* [ASSIGNED TASK]:
Set down the full data below exactly as given, please.

* [DATA EXTRACTS]:
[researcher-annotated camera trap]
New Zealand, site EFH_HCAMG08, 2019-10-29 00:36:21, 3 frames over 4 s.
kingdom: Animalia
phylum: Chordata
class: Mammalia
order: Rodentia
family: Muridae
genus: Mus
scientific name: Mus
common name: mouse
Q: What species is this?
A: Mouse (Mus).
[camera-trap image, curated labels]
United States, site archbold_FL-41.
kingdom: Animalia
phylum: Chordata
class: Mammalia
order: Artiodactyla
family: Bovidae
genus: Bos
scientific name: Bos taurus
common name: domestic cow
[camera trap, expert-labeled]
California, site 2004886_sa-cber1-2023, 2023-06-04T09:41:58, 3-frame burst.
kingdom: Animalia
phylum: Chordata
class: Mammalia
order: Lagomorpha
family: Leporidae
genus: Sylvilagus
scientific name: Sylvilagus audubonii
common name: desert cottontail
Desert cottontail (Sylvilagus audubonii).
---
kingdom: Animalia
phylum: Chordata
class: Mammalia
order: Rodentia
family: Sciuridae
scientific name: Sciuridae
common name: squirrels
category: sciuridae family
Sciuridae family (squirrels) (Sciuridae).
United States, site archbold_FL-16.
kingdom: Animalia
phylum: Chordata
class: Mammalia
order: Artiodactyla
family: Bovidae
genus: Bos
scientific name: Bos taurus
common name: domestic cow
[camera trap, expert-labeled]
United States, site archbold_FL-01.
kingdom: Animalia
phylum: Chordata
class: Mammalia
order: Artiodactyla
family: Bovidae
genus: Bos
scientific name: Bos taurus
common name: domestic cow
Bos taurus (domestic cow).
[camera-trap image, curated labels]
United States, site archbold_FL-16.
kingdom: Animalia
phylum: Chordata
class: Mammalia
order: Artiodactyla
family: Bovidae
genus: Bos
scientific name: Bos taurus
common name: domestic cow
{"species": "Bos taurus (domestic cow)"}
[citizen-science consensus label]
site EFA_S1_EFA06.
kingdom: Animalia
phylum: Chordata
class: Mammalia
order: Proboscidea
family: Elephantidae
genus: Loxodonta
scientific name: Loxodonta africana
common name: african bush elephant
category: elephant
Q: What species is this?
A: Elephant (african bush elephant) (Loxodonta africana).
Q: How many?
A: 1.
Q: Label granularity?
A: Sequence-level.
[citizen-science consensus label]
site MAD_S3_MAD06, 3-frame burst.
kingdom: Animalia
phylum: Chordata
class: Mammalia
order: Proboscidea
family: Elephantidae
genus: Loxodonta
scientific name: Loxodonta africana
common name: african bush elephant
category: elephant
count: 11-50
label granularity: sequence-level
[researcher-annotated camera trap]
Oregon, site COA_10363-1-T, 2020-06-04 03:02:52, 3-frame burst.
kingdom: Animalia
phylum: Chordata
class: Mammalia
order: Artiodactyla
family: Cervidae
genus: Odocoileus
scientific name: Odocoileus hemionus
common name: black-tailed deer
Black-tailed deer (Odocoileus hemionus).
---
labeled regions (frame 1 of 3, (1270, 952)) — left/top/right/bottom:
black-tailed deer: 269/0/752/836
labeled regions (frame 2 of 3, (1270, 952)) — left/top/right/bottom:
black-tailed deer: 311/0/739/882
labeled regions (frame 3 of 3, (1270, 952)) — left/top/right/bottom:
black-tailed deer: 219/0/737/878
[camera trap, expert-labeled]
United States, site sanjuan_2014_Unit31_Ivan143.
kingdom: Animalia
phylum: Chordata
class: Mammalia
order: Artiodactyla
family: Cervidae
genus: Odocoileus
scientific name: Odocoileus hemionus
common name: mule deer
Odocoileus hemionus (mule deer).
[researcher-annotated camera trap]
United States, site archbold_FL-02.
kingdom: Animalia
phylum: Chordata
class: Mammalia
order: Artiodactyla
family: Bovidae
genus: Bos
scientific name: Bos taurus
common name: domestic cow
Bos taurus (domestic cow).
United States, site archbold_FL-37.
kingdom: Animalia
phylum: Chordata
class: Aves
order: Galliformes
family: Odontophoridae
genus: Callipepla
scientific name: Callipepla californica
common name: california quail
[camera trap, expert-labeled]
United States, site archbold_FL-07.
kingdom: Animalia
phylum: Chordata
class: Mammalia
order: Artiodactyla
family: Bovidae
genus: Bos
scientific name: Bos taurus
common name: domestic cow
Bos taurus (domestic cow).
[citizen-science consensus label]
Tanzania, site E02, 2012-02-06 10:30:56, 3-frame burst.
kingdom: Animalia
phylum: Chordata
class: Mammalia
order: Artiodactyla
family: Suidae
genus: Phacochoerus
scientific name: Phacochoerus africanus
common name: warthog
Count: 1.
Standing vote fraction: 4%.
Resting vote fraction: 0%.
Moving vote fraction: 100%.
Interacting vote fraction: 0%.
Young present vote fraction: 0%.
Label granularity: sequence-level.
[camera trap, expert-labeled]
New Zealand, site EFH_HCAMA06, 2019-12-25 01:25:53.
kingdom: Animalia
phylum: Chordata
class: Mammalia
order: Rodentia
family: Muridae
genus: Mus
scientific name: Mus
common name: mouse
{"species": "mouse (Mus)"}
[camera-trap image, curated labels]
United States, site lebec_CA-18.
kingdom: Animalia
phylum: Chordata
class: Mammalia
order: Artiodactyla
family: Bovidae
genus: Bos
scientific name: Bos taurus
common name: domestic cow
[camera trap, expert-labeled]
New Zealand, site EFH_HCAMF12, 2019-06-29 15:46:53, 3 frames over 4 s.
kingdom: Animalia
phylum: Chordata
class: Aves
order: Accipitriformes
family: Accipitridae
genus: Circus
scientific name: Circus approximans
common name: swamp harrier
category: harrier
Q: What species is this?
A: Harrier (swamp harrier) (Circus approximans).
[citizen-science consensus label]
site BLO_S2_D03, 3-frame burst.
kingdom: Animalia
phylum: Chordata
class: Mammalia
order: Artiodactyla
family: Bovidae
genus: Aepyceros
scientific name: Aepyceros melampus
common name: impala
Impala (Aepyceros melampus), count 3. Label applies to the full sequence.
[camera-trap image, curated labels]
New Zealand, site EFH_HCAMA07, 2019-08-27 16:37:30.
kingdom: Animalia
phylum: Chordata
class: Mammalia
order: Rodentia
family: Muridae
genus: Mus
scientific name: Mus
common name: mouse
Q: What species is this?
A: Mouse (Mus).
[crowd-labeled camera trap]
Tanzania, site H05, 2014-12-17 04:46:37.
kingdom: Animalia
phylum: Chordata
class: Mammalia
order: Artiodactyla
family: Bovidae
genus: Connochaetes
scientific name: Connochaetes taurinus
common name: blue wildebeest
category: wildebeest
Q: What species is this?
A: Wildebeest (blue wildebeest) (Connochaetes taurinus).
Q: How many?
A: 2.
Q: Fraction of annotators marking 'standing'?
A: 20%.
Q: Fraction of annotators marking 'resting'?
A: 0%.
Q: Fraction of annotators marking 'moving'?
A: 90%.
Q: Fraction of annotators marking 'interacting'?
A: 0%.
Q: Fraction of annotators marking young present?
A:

* [RESPONSE FOR THIS EXERCISE]:
[researcher-annotated camera trap]
New Zealand, site EFH_HCAMG08, 2019-10-29 00:36:21, 3 frames over 4 s.
kingdom: Animalia
phylum: Chordata
class: Mammalia
order: Rodentia
family: Muridae
genus: Mus
scientific name: Mus
common name: mouse
Q: What species is this?
A: Mouse (Mus).
[camera-trap image, curated labels]
United States, site archbold_FL-41.
kingdom: Animalia
phylum: Chordata
class: Mammalia
order: Artiodactyla
family: Bovidae
genus: Bos
scientific name: Bos taurus
common name: domestic cow
[camera trap, expert-labeled]
California, site 2004886_sa-cber1-2023, 2023-06-04T09:41:58, 3-frame burst.
kingdom: Animalia
phylum: Chordata
class: Mammalia
order: Lagomorpha
family: Leporidae
genus: Sylvilagus
scientific name: Sylvilagus audubonii
common name: desert cottontail
Desert cottontail (Sylvilagus audubonii).
---
kingdom: Animalia
phylum: Chordata
class: Mammalia
order: Rodentia
family: Sciuridae
scientific name: Sciuridae
common name: squirrels
category: sciuridae family
Sciuridae family (squirrels) (Sciuridae).
United States, site archbold_FL-16.
kingdom: Animalia
phylum: Chordata
class: Mammalia
order: Artiodactyla
family: Bovidae
genus: Bos
scientific name: Bos taurus
common name: domestic cow
[camera trap, expert-labeled]
United States, site archbold_FL-01.
kingdom: Animalia
phylum: Chordata
class: Mammalia
order: Artiodactyla
family: Bovidae
genus: Bos
scientific name: Bos taurus
common name: domestic cow
Bos taurus (domestic cow).
[camera-trap image, curated labels]
United States, site archbold_FL-16.
kingdom: Animalia
phylum: Chordata
class: Mammalia
order: Artiodactyla
family: Bovidae
genus: Bos
scientific name: Bos taurus
common name: domestic cow
{"species": "Bos taurus (domestic cow)"}
[citizen-science consensus label]
site EFA_S1_EFA06.
kingdom: Animalia
phylum: Chordata
class: Mammalia
order: Proboscidea
family: Elephantidae
genus: Loxodonta
scientific name: Loxodonta africana
common name: african bush elephant
category: elephant
Q: What species is this?
A: Elephant (african bush elephant) (Loxodonta africana).
Q: How many?
A: 1.
Q: Label granularity?
A: Sequence-level.
[citizen-science consensus label]
site MAD_S3_MAD06, 3-frame burst.
kingdom: Animalia
phylum: Chordata
class: Mammalia
order: Proboscidea
family: Elephantidae
genus: Loxodonta
scientific name: Loxodonta africana
common name: african bush elephant
category: elephant
count: 11-50
label granularity: sequence-level
[researcher-annotated camera trap]
Oregon, site COA_10363-1-T, 2020-06-04 03:02:52, 3-frame burst.
kingdom: Animalia
phylum: Chordata
class: Mammalia
order: Artiodactyla
family: Cervidae
genus: Odocoileus
scientific name: Odocoileus hemionus
common name: black-tailed deer
Black-tailed deer (Odocoileus hemionus).
---
labeled regions (frame 1 of 3, (1270, 952)) — left/top/right/bottom:
black-tailed deer: 269/0/752/836
labeled regions (frame 2 of 3, (1270, 952)) — left/top/right/bottom:
black-tailed deer: 311/0/739/882
labeled regions (frame 3 of 3, (1270, 952)) — left/top/right/bottom:
black-tailed deer: 219/0/737/878
[camera trap, expert-labeled]
United States, site sanjuan_2014_Unit31_Ivan143.
kingdom: Animalia
phylum: Chordata
class: Mammalia
order: Artiodactyla
family: Cervidae
genus: Odocoileus
scientific name: Odocoileus hemionus
common name: mule deer
Odocoileus hemionus (mule deer).
[researcher-annotated camera trap]
United States, site archbold_FL-02.
kingdom: Animalia
phylum: Chordata
class: Mammalia
order: Artiodactyla
family: Bovidae
genus: Bos
scientific name: Bos taurus
common name: domestic cow
Bos taurus (domestic cow).
United States, site archbold_FL-37.
kingdom: Animalia
phylum: Chordata
class: Aves
order: Galliformes
family: Odontophoridae
genus: Callipepla
scientific name: Callipepla californica
common name: california quail
[camera trap, expert-labeled]
United States, site archbold_FL-07.
kingdom: Animalia
phylum: Chordata
class: Mammalia
order: Artiodactyla
family: Bovidae
genus: Bos
scientific name: Bos taurus
common name: domestic cow
Bos taurus (domestic cow).
[citizen-science consensus label]
Tanzania, site E02, 2012-02-06 10:30:56, 3-frame burst.
kingdom: Animalia
phylum: Chordata
class: Mammalia
order: Artiodactyla
family: Suidae
genus: Phacochoerus
scientific name: Phacochoerus africanus
common name: warthog
Count: 1.
Standing vote fraction: 4%.
Resting vote fraction: 0%.
Moving vote fraction: 100%.
Interacting vote fraction: 0%.
Young present vote fraction: 0%.
Label granularity: sequence-level.
[camera trap, expert-labeled]
New Zealand, site EFH_HCAMA06, 2019-12-25 01:25:53.
kingdom: Animalia
phylum: Chordata
class: Mammalia
order: Rodentia
family: Muridae
genus: Mus
scientific name: Mus
common name: mouse
{"species": "mouse (Mus)"}
[camera-trap image, curated labels]
United States, site lebec_CA-18.
kingdom: Animalia
phylum: Chordata
class: Mammalia
order: Artiodactyla
family: Bovidae
genus: Bos
scientific name: Bos taurus
common name: domestic cow
[camera trap, expert-labeled]
New Zealand, site EFH_HCAMF12, 2019-06-29 15:46:53, 3 frames over 4 s.
kingdom: Animalia
phylum: Chordata
class: Aves
order: Accipitriformes
family: Accipitridae
genus: Circus
scientific name: Circus approximans
common name: swamp harrier
category: harrier
Q: What species is this?
A: Harrier (swamp harrier) (Circus approximans).
[citizen-science consensus label]
site BLO_S2_D03, 3-frame burst.
kingdom: Animalia
phylum: Chordata
class: Mammalia
order: Artiodactyla
family: Bovidae
genus: Aepyceros
scientific name: Aepyceros melampus
common name: impala
Impala (Aepyceros melampus), count 3. Label applies to the full sequence.
[camera-trap image, curated labels]
New Zealand, site EFH_HCAMA07, 2019-08-27 16:37:30.
kingdom: Animalia
phylum: Chordata
class: Mammalia
order: Rodentia
family: Muridae
genus: Mus
scientific name: Mus
common name: mouse
Q: What species is this?
A: Mouse (Mus).
[crowd-labeled camera trap]
Tanzania, site H05, 2014-12-17 04:46:37.
kingdom: Animalia
phylum: Chordata
class: Mammalia
order: Artiodactyla
family: Bovidae
genus: Connochaetes
scientific name: Connochaetes taurinus
common name: blue wildebeest
category: wildebeest
Q: What species is this?
A: Wildebeest (blue wildebeest) (Connochaetes taurinus).
Q: How many?
A: 2.
Q: Fraction of annotators marking 'standing'?
A: 20%.
Q: Fraction of annotators marking 'resting'?
A: 0%.
Q: Fraction of annotators marking 'moving'?
A: 90%.
Q: Fraction of annotators marking 'interacting'?
A: 0%.
Q: Fraction of annotators marking young present?
A:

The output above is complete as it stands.